“Another of the Duke’s tricks, I suppose?” he remarked.

“You suppose correctly,” was the answer. “You have slipped out of our hands often enough, but this time we have you. You haven’t a chance in the world.”

The Phantom was silent for a time, realizing that his captors had turned the trick neatly and with dispatch. Evidently they were men of much finer mental caliber than Matt Lunn and Dan the Dope. It had been a clever ruse, and they had set the trap very deftly.

“What’s the programme?” he inquired.

“You will see soon enough.”

The Phantom asked no more questions. Suddenly he remembered Granger, and he wondered whether the reporter had been able to follow the speeding car. It was doubtful, he thought, unless Granger had been lucky enough to find a taxicab in a hurry. Yet the fellow was resourceful and keen-witted, and it was possible——

His thoughts were rudely interrupted. The car slowed down, and almost in the same instant a hand gripped him around the throat and shoved him back against the cushion. Another hand put a cloth over his mouth, and he became conscious of a cloying, sickeningly sweetish odor.
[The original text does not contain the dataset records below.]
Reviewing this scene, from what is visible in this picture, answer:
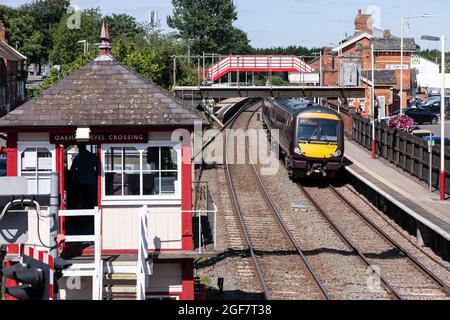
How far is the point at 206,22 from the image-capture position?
94.8m

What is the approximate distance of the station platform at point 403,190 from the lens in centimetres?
2232

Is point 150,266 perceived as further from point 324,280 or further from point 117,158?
point 324,280

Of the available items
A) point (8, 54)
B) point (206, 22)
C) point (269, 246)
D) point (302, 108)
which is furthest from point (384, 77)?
point (269, 246)

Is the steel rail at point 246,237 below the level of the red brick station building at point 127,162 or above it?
below

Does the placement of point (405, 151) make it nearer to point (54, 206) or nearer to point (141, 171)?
point (141, 171)

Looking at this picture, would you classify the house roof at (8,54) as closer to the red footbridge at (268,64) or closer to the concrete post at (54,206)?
the red footbridge at (268,64)

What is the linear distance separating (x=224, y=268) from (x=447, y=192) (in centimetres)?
1098

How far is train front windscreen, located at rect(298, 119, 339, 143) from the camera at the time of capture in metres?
31.6

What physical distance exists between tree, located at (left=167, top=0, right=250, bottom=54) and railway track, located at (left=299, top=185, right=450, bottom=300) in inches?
2618

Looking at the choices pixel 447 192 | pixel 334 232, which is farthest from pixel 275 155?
pixel 334 232

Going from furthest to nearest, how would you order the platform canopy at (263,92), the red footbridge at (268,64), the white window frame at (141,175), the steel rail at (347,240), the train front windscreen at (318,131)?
the red footbridge at (268,64) → the platform canopy at (263,92) → the train front windscreen at (318,131) → the steel rail at (347,240) → the white window frame at (141,175)

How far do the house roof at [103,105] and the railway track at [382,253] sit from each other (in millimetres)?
6638

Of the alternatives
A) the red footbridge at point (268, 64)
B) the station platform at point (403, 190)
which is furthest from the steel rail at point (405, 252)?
the red footbridge at point (268, 64)

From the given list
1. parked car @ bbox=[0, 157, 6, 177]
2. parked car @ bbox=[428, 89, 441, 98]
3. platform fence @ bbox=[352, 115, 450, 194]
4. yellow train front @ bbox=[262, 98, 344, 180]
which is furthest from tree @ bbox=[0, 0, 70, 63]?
yellow train front @ bbox=[262, 98, 344, 180]
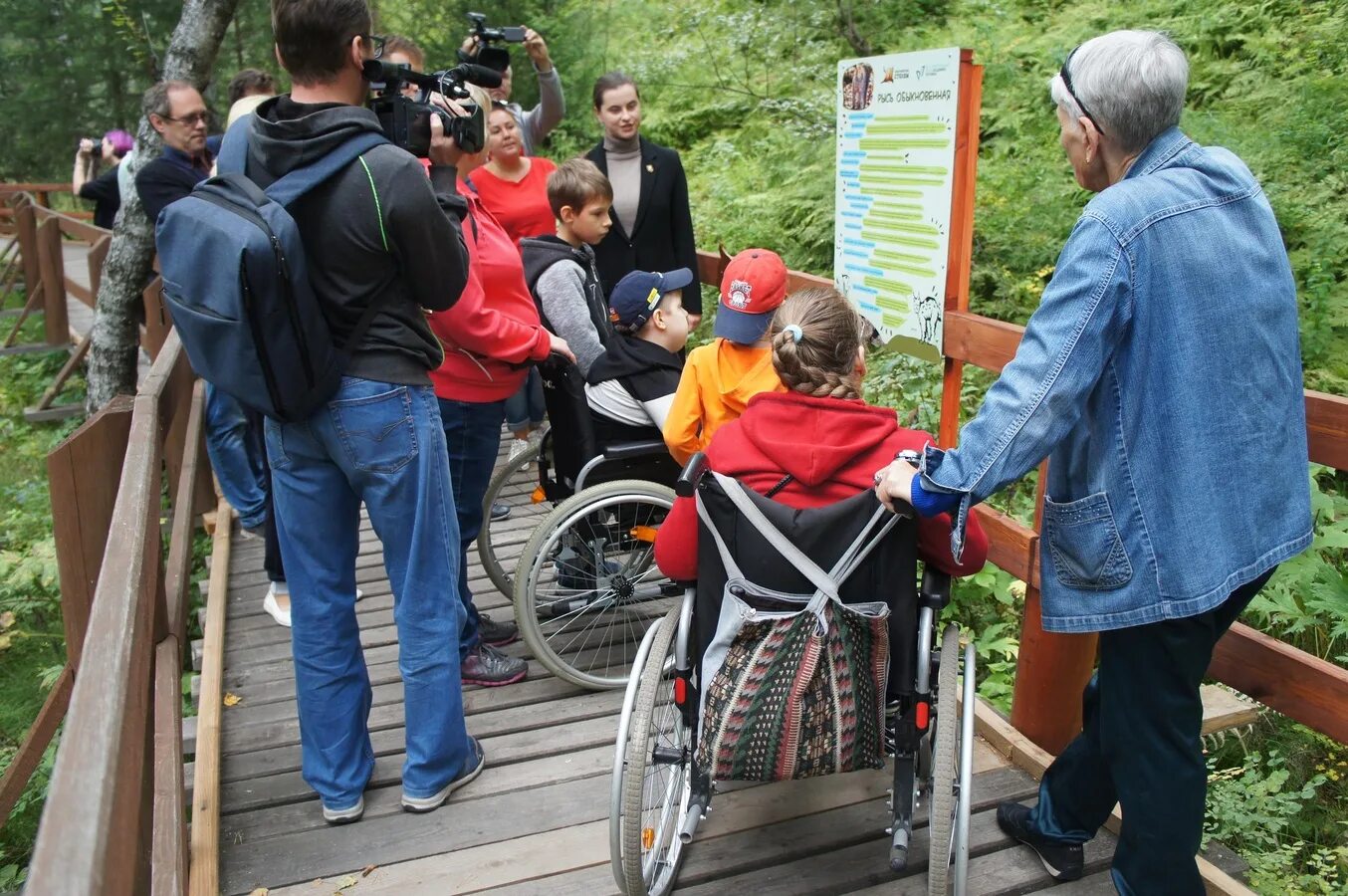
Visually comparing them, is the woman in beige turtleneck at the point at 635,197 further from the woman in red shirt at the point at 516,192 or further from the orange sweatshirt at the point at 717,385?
the orange sweatshirt at the point at 717,385

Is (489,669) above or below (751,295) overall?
below

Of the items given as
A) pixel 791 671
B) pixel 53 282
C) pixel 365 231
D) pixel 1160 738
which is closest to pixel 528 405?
pixel 365 231

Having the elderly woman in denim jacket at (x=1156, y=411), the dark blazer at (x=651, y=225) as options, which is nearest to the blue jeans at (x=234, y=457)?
the dark blazer at (x=651, y=225)

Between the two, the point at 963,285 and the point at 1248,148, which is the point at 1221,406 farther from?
the point at 1248,148

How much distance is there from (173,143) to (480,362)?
9.96 feet

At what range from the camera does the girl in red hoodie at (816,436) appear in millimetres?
2391

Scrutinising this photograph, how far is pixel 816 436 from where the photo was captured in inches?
94.5

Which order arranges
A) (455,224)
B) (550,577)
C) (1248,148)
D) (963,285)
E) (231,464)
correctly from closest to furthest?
(455,224)
(963,285)
(550,577)
(231,464)
(1248,148)

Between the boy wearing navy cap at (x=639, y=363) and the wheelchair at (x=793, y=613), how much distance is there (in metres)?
1.02

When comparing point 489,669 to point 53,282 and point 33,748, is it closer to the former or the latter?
point 33,748

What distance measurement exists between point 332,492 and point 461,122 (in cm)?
105

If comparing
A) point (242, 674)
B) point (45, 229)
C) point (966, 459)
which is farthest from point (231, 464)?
point (45, 229)

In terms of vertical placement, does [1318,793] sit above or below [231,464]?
below

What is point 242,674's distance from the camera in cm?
393
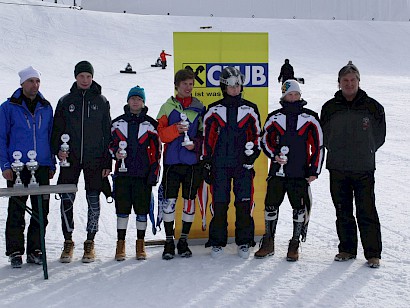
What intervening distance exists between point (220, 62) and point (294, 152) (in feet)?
4.10

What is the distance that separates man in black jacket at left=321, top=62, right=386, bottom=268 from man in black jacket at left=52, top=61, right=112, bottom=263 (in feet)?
6.93

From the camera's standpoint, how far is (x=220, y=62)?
17.8 ft

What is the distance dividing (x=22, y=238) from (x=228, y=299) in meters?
2.05

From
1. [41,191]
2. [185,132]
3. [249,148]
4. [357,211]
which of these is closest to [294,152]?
[249,148]

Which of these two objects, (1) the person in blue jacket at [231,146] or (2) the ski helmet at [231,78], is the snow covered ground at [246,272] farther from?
(2) the ski helmet at [231,78]

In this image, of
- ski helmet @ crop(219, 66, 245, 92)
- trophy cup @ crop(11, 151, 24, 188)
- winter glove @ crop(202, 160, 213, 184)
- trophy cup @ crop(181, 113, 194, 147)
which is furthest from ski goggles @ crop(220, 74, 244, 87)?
trophy cup @ crop(11, 151, 24, 188)

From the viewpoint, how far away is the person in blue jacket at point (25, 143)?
15.4ft

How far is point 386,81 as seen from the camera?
25.2 meters

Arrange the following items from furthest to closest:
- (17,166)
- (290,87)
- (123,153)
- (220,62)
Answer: (220,62) < (290,87) < (123,153) < (17,166)

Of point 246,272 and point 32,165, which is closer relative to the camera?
point 32,165

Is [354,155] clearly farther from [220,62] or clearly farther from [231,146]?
[220,62]

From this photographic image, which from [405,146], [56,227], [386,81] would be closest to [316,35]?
[386,81]

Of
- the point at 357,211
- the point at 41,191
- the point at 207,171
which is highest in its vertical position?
the point at 207,171

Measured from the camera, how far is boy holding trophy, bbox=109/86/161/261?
4895 millimetres
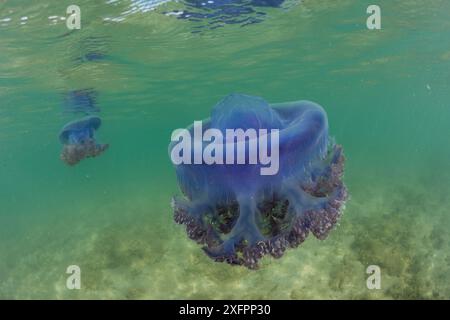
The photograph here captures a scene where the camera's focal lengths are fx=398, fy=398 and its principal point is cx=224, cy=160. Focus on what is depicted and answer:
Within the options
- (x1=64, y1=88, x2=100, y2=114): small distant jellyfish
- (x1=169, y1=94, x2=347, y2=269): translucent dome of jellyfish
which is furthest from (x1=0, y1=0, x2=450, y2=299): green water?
(x1=169, y1=94, x2=347, y2=269): translucent dome of jellyfish

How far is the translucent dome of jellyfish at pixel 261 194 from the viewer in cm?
312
Gradually his sensations drifted into chaos as his head grew heavier and heavier. He heard voices, but they sounded as if coming from a great distance, and he had an odd feeling that the car was sliding down a bottomless abyss. Then a great void seemed to swallow him up, and he knew nothing more.

Finally, after what seemed a lapse of hours, his mind drifted out of the stupor. There was a burning sensation in his throat and he felt sick and weak. He tried to move, but something restrained him, and he had a dull impression that he was roped to a chair and that the chair itself was clamped to the floor. His eyelids fluttered weakly, and he closed them instinctively as a door opened behind him.

Two men were entering the room, and one of them was chuckling gleefully, as if he had just heard a good joke. Though his thoughts were wandering in a haze, it occurred to him that it might be well to feign unconsciousness. He closed his eyes tightly and sat motionless in the chair. The two men advanced until they stood in front of him. The Phantom felt their eyes on his face.

“Capital!” exclaimed one of them, and he thought there was something familiar about the voice. “Too bad the Duke can’t be here and see this! It would do his soul good to see his old enemy strapped to a chair. Well, Somers, I guess this will be the end of the Gray Phantom.”